See here for the Cloud Datastore documentation on Data Consistency.

Datastore Indexes

Every cloud datastore query requires an index. Yes, you read that correctly. Every single one. The indexes contain entity keys in a sequence specified by the index's properties and, optionally, the entity's ancestors.

There are two types of indexes, built-in and composite.

Built-in

By default, Cloud Datastore automatically predefines an index for each property of each entity kind. These single property indexes are suitable for simple types of queries. These indexes are free and do not count against your index limit.

Composite

Composite index multiple property values per indexed entity. Composite indexes support complex queries and are defined in an index.yaml file.

Composite indexes are required for queries of the following form:

  • queries with ancestor and inequality filters
  • queries with one or more inequality filters on a property and one or more equality filters on other properties
  • queries with a sort order on keys in descending order
  • queries with multiple sort orders
  • queries with one or more filters and one or more sort orders

NOTE: Inequality filters are LESS_THAN, LESS_THAN_OR_EQUAL, GREATER_THAN, GREATER_THAN_OR_EQUAL.

Google has excellent doc regarding datastore indexes here.

The datastore emulator generates composite indexes in an index.yaml file automatically. The file can be found in /tmp/local_datastore/WEB-INF/index.yaml. If your localhost Rails app exercises every possible query the application will issue, using every combination of filter and sort order, the generated entries will represent your complete set of indexes.

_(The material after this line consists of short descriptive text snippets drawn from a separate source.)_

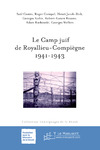 Livre numrique Le Camp juif de Royallieu-Compigne 1941-1943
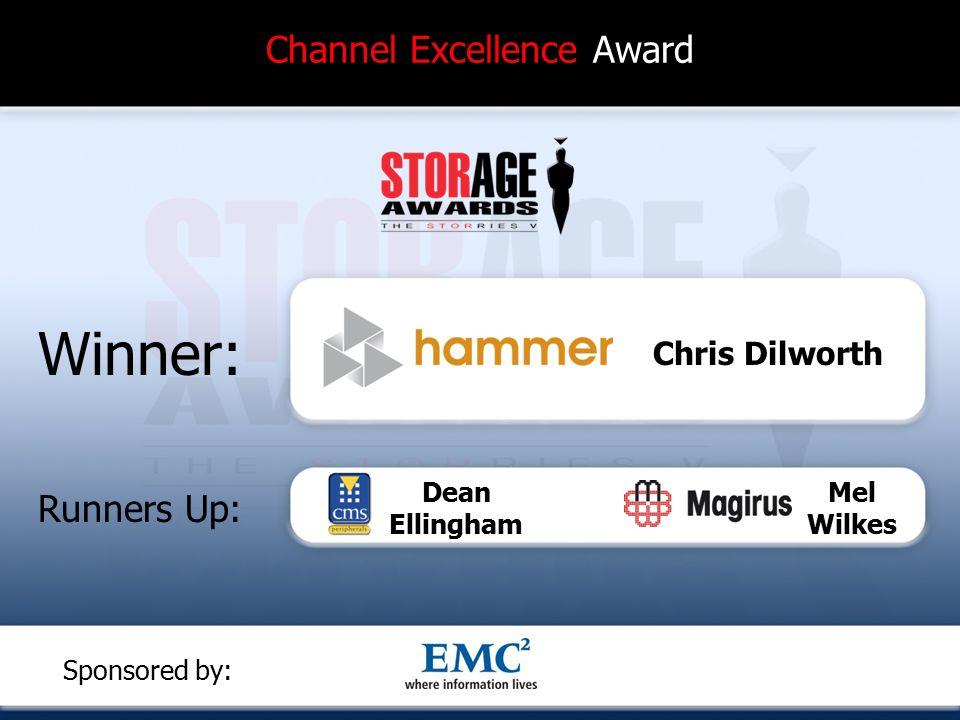Channel Excellence Award Winner: Runners Up: Chris Dilworth Dean Ellingham Mel Wilkes Sponsored by:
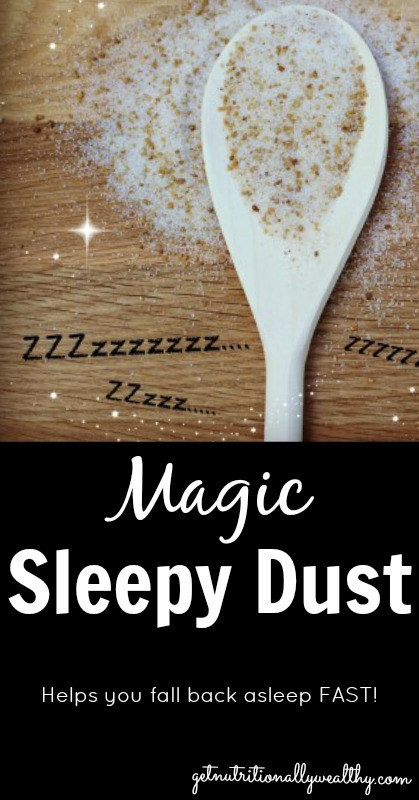 "Can't Fall Back Asleep? ""Sleepy Dust""—An Unconventional Nutritional Remedy for Insomnia 
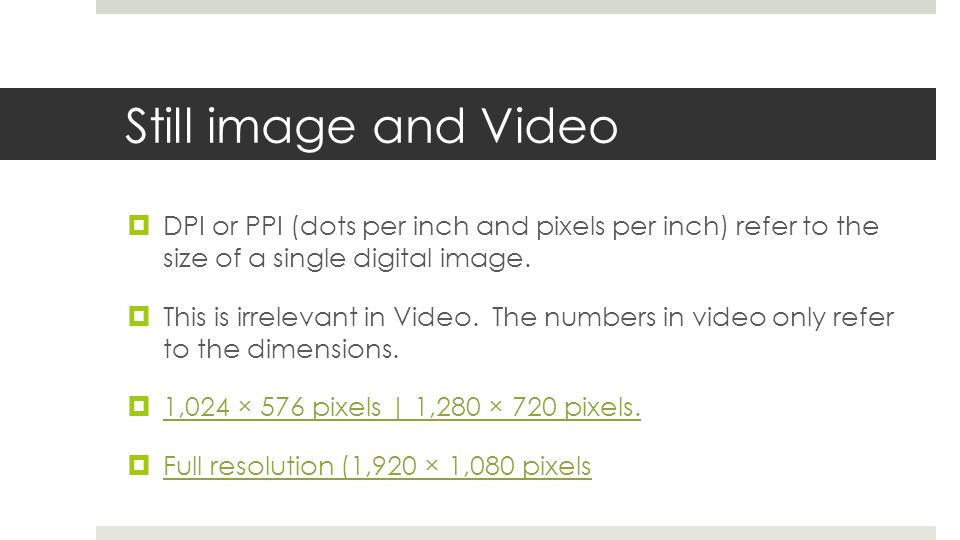 Still image and Video DPI or PPI (dots per inch and pixels per inch) refer to the size of a single digital image.
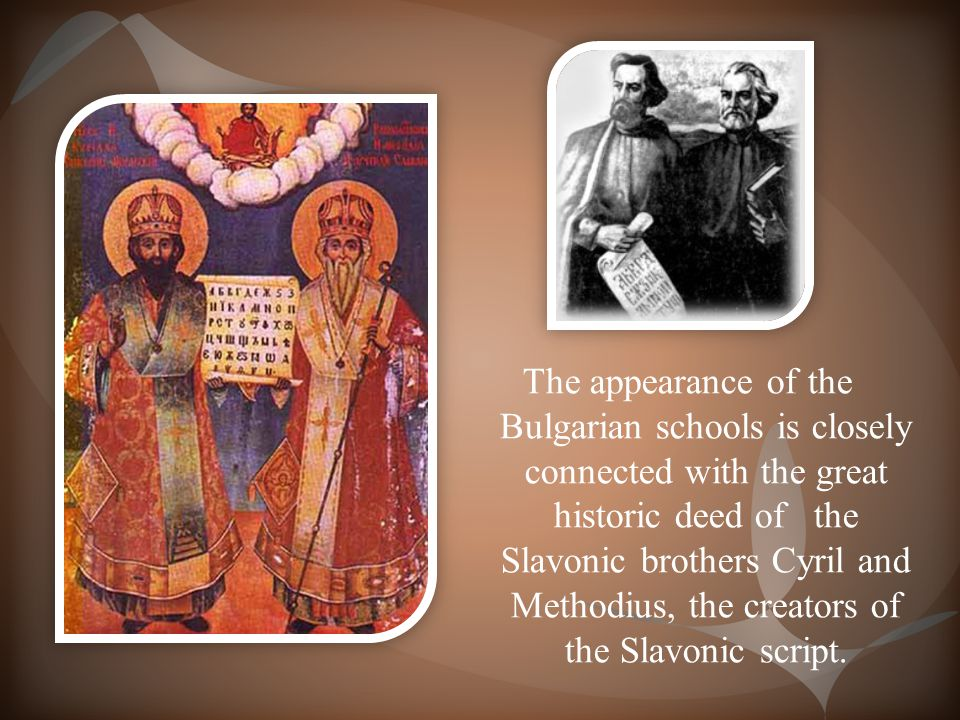 The appearance of the Bulgarian schools is closely connected with the great historic deed of the Slavonic brothers Cyril and Methodius, the creators of the Slavonic script.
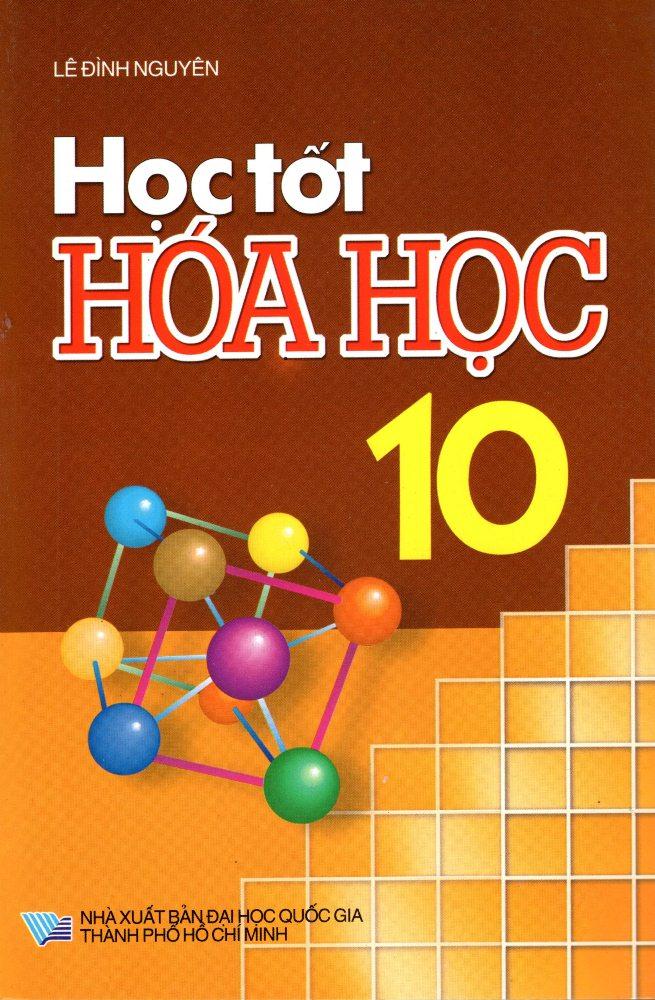Bìa sách Học Tốt Hóa Học Lớp 10 (2016)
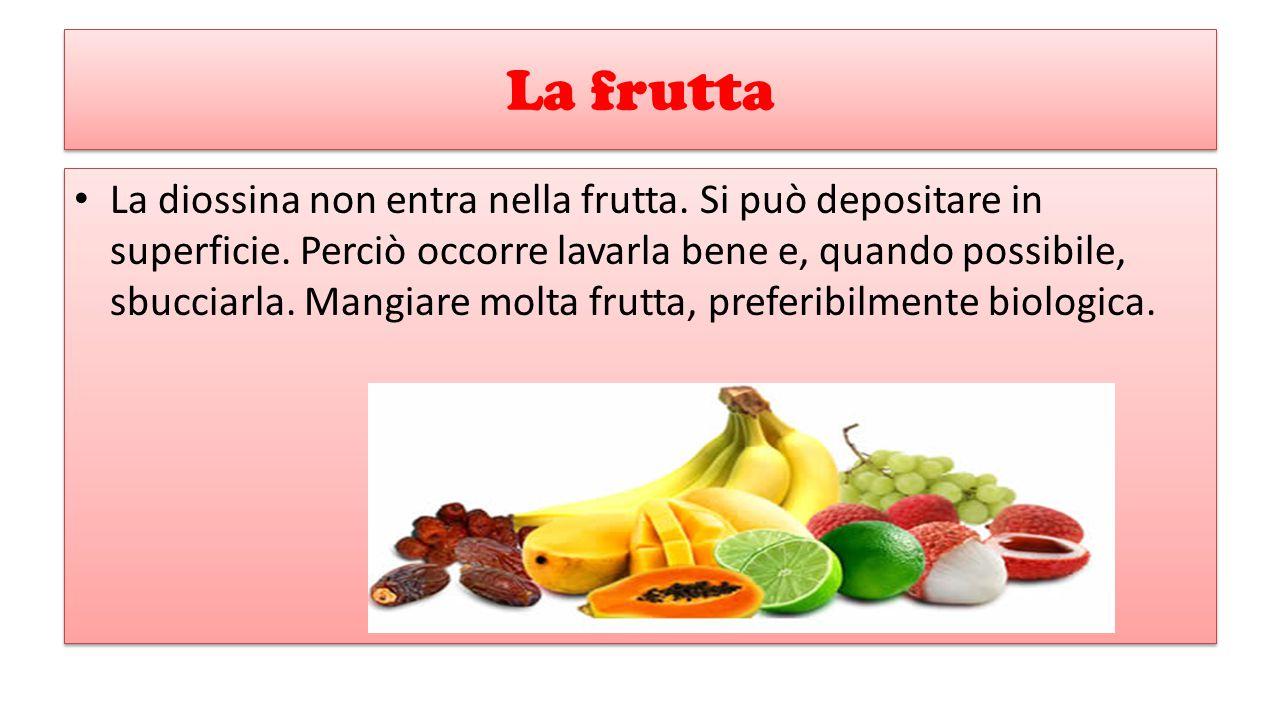 La frutta La diossina non entra nella frutta. Si può depositare in superficie. Perciò occorre lavarla bene e, quando possibile, sbucciarla. Mangiare m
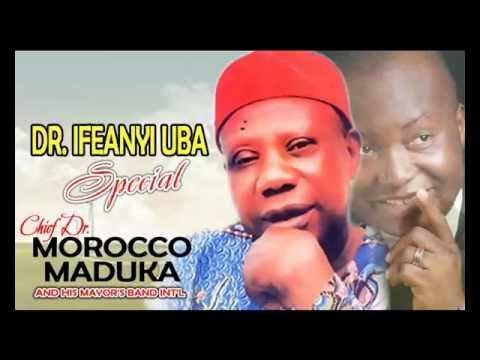 DOWNLOAD: Chief Emeka Morocco Maduka – Dr Ifeanyi Uba
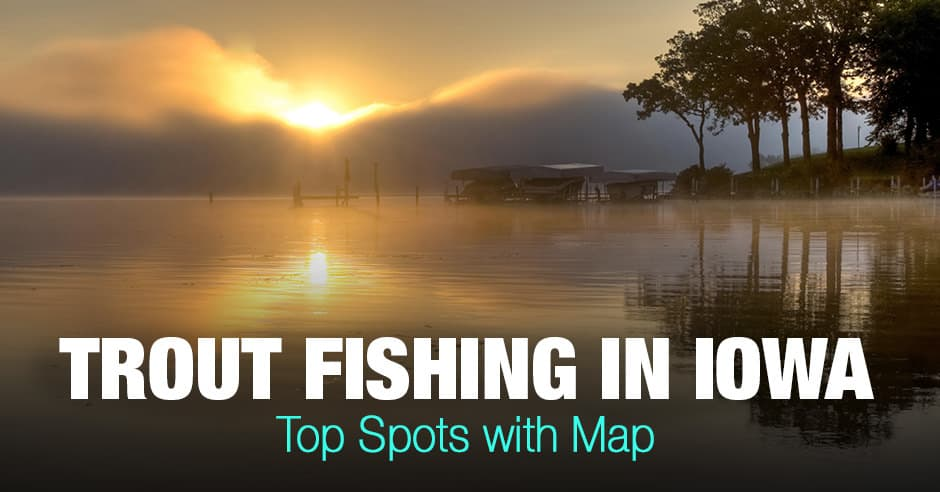 Trout Fishing in Iowa (IA) - Top Spots with Map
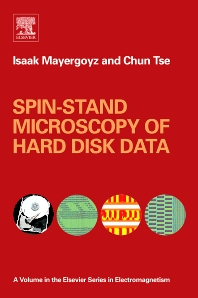 Spin-stand Microscopy of Hard Disk Data, 1st Edition,Isaak Mayergoyz,Chun Tse,ISBN9780080444659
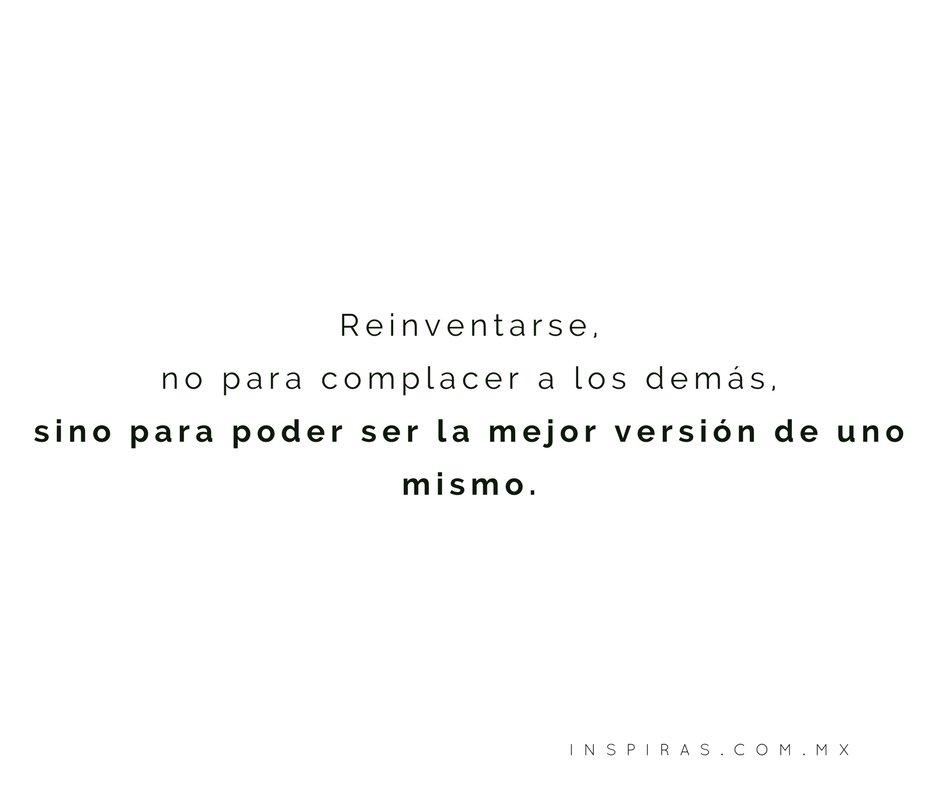 RT @Inspiras_: Reinventarse: #FelizLunes https://t.co/HF5tvqUwsh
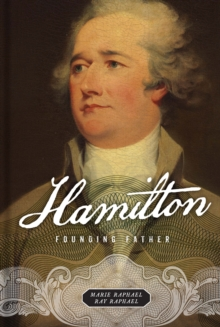 Hamilton : Founding Father, Hardback Book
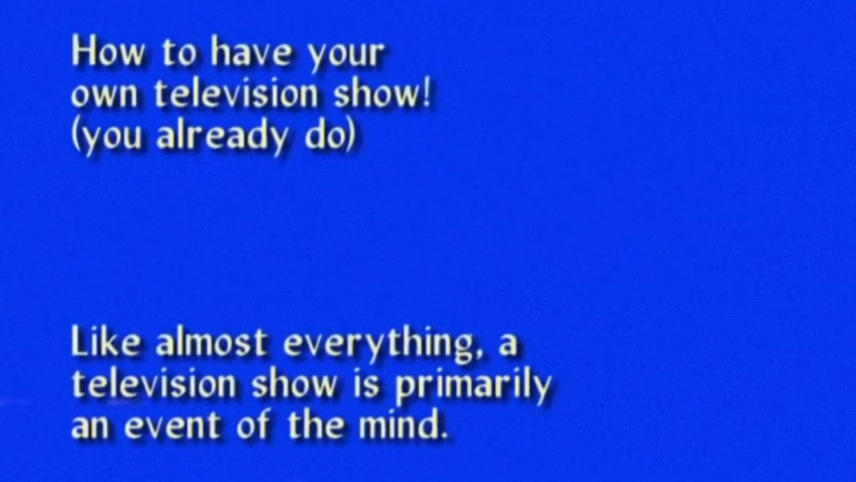 How to have your / own television show! / (you already do)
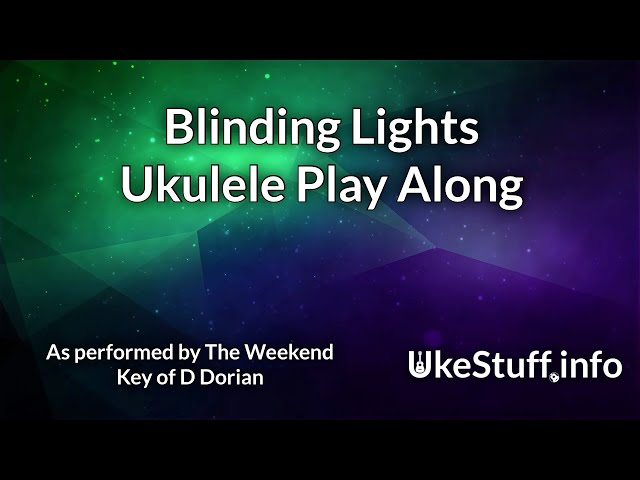 Blinding Lights Ukulele Play Along  - D Dorian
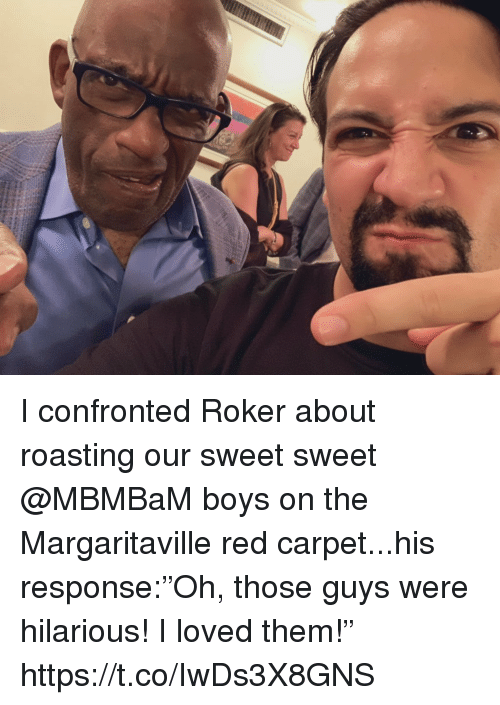 """Memes, Hilarious, and Boys: I confronted Roker about roasting our sweet sweet @MBMBaM boys on the Margaritaville red carpet...his response:""""Oh, those guys were hilarious! I loved them!"""" https://t.co/IwDs3X8GNS"""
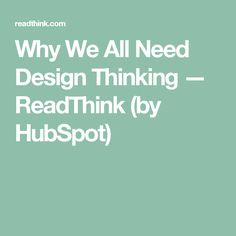 Why We All Need Design Thinking — ReadThink (by HubSpot)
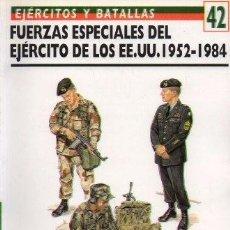 Libros de segunda mano: FUERZAS ESPECIALES DE EE.UU. 1952-1984. EJERCITOS Y BATALLAS Nº 42 - ROTTMAN, GORDON L - A-GUE-2459. Lote 171533269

One thing to note is that the datastore emulator caches indexes. As you add and modify application code you might find that the local datastore index.yaml contains indexes that are no longer needed. In this scenario try deleting the index.yaml and restarting the emulator. Navigate through your Rails app and the index.yaml will be built from scratch.

Datastore Emulator

Install the Google Cloud SDK.

$ curl https://sdk.cloud.google.com | bash

You can check the version of the SDK and the components installed with:

$ gcloud components list

Install the Cloud Datastore Emulator, which provides local emulation of the production Cloud Datastore environment and the gRPC API. However, you'll need to do a small amount of configuration before running the application against the emulator, see here.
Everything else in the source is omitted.